Many aspects of the pathogenesis of primary PAP have been elucidated. In most cases, the underlying problem has been identified as production of an autoantibody to granulocyte-macrophage colony-stimulating factor (GM-CSF). The first clues that GM-CSF was involved came from the discovery that GM-CSF knockout mice (in which both alleles for GM-CSF are disabled) consistently develop a pulmonary process with pathology essentially identical to that seen with PAP in humans. GM-CSF, acting through alveolar macrophage-specific transcription factors, affects a number of essential macrophage functions, including regulation of surfactant degradation, intracellular lipid metabolism, and phagocytosis.

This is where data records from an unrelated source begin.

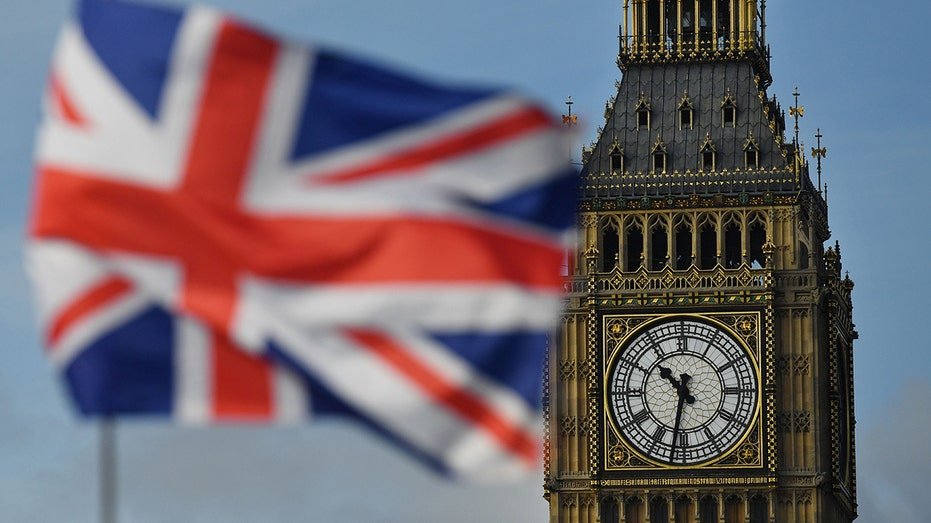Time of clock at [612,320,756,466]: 10:31
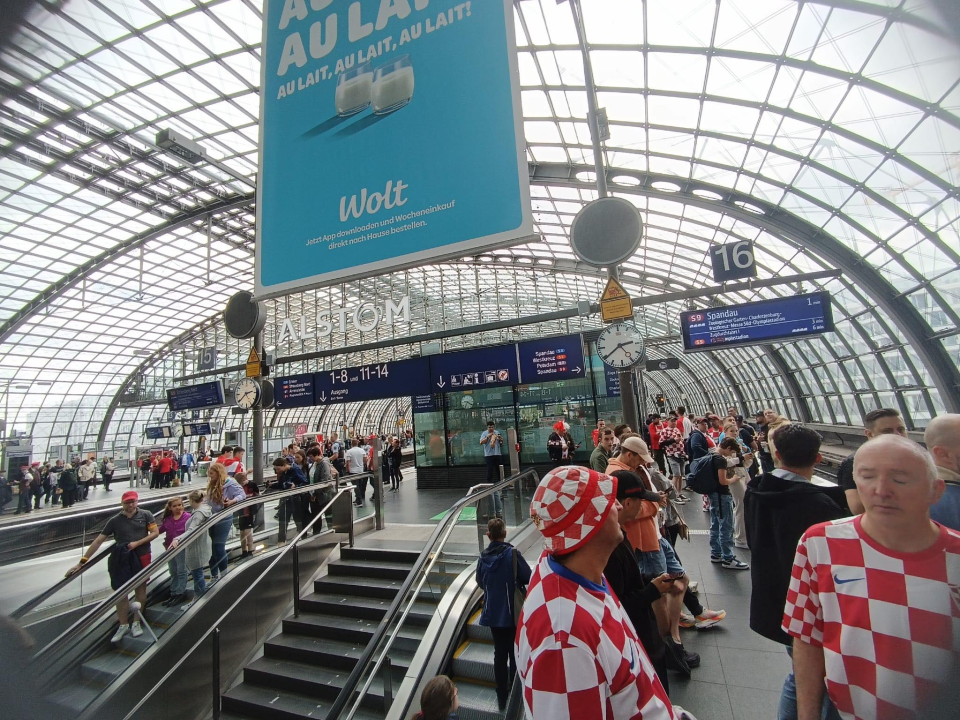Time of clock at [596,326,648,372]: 2:39
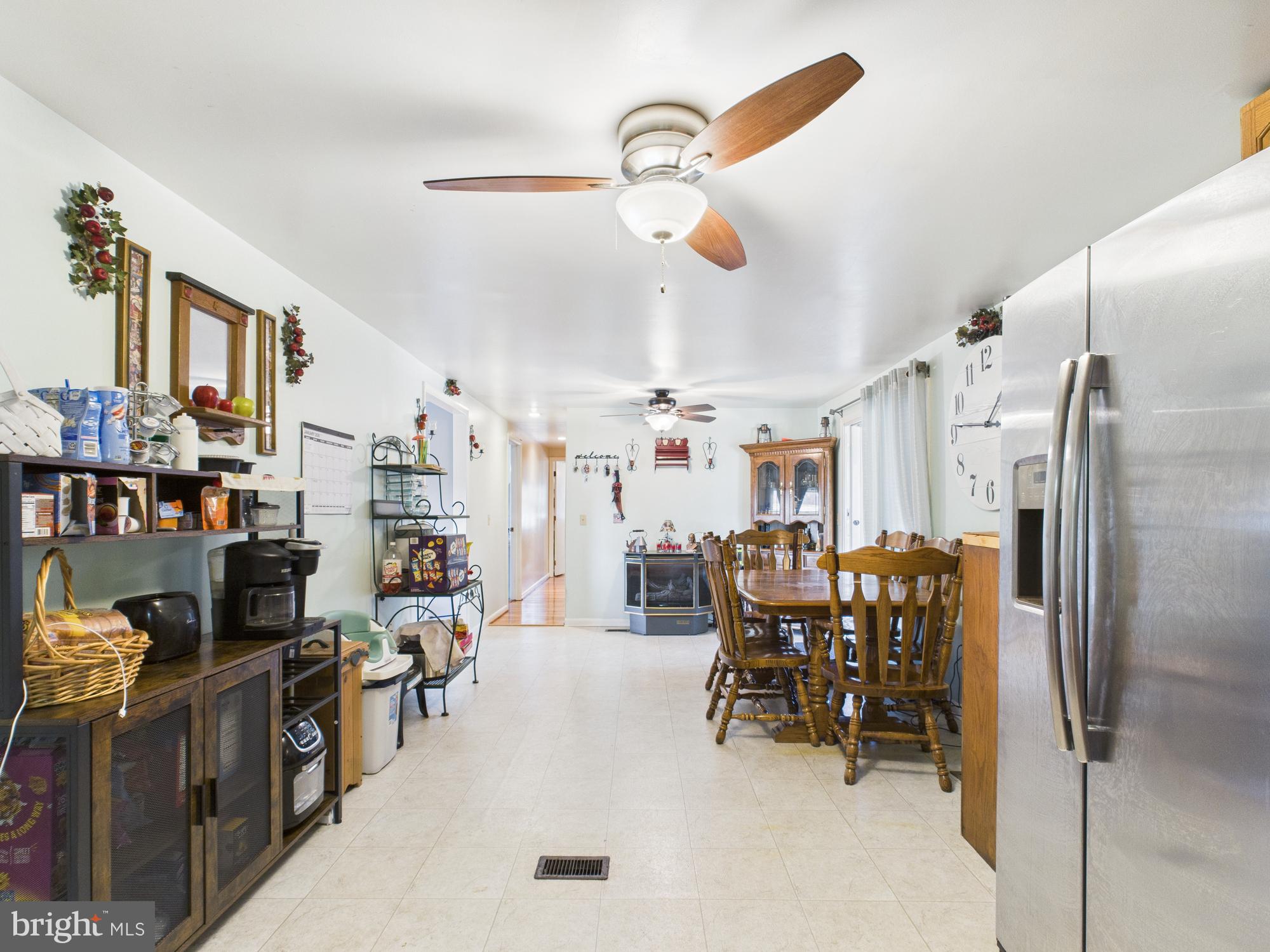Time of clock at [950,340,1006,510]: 12:46
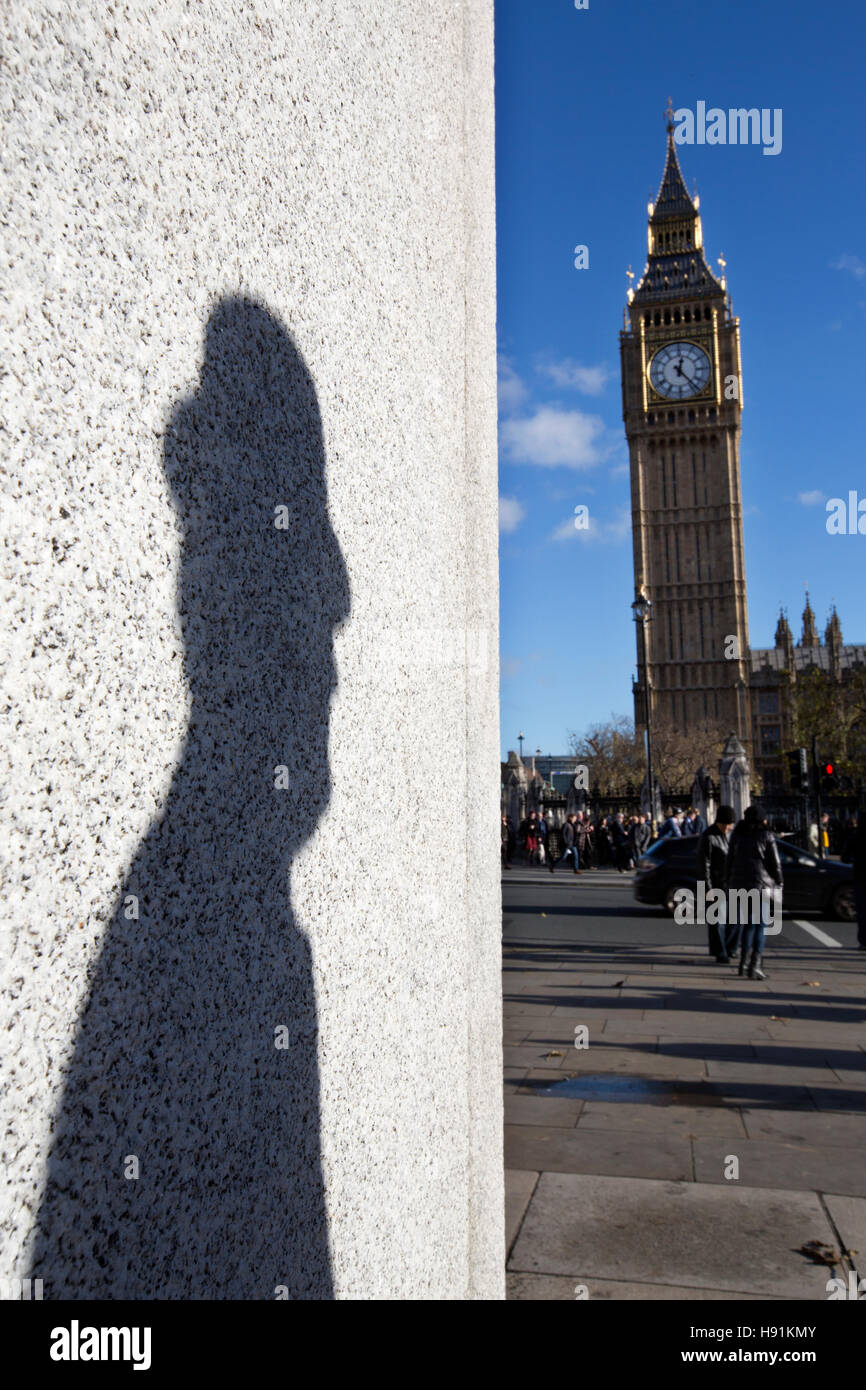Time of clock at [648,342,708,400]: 12:23
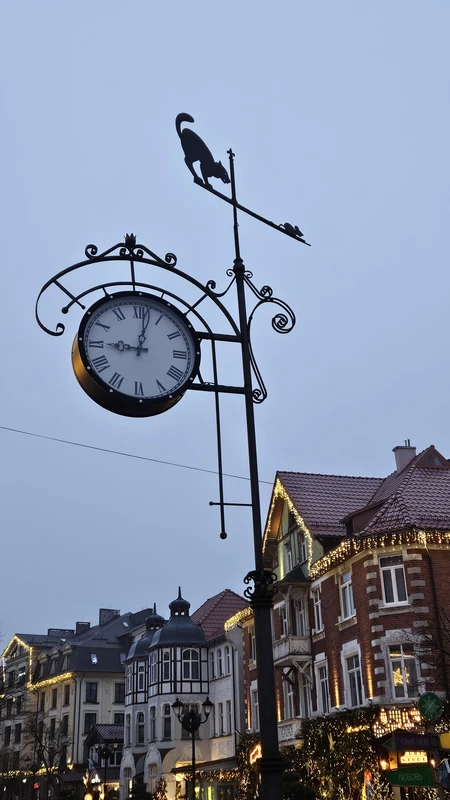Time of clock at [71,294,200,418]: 9:01
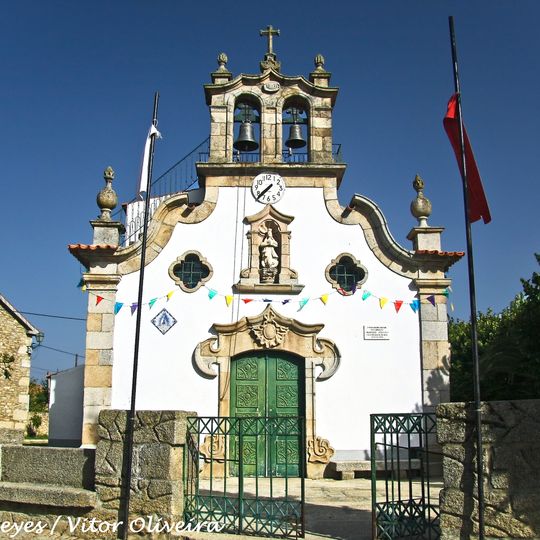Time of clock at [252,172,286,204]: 7:37
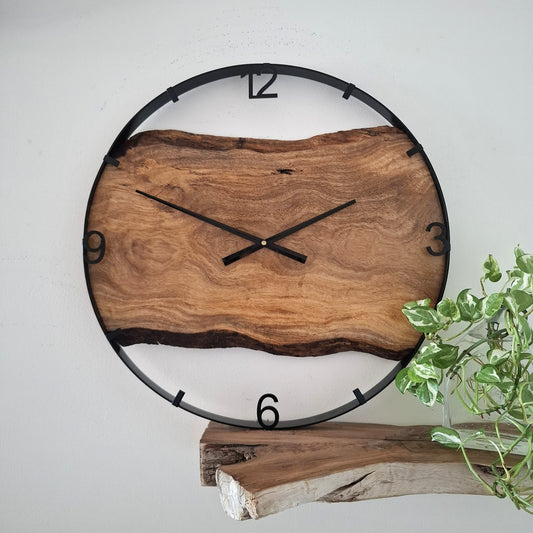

Thus, inhibiting the activity of GM-CSF via autoantibodies leads to decreased clearance of surfactant from the alveolar spaces.

Patients with alveolar proteinosis present primarily with dyspnea and cough. The chest radiograph is notable for bilateral alveolar infiltrates. HRCT generally shows a distinctive pattern called a crazy paving pattern (produced by thickening of interlobular septa accompanied by ground-glass alveolar filling) that suggests the diagnosis. Patients are susceptible to certain types of superimposed respiratory infections that are uncommon in normal hosts, especially with the organism Nocardia. The susceptibility to unusual pathogens is probably due to abnormal macrophage function as well as to more recently discovered abnormalities in neutrophil function also mediated by GM-CSF.

Treatment of PAP traditionally has been based on whole-lung lavage, which involves washing out the material filling the alveolar spaces while the patient is under general anesthesia. Preliminary studies suggest that administration of exogenous GM-CSF may be an alternative therapy. The prognosis of the disease is generally relatively good, although patients may require additional treatments with whole-lung lavage. The long-term effects of exogenous GM-CSF in this disease are unknown.